== Instructions to follow ==
Would you retype all of these records exactly?

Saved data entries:

#####

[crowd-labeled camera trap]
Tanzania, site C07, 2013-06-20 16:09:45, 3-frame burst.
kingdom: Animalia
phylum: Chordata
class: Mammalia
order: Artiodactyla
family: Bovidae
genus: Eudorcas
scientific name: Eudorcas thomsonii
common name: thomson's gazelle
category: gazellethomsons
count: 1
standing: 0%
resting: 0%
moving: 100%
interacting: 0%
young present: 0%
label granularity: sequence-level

#####

== Your solution ==
[crowd-labeled camera trap]
Tanzania, site C07, 2013-06-20 16:09:45, 3-frame burst.
kingdom: Animalia
phylum: Chordata
class: Mammalia
order: Artiodactyla
family: Bovidae
genus: Eudorcas
scientific name: Eudorcas thomsonii
common name: thomson's gazelle
category: gazellethomsons
count: 1
standing: 0%
resting: 0%
moving: 100%
interacting: 0%
young present: 0%
label granularity: sequence-level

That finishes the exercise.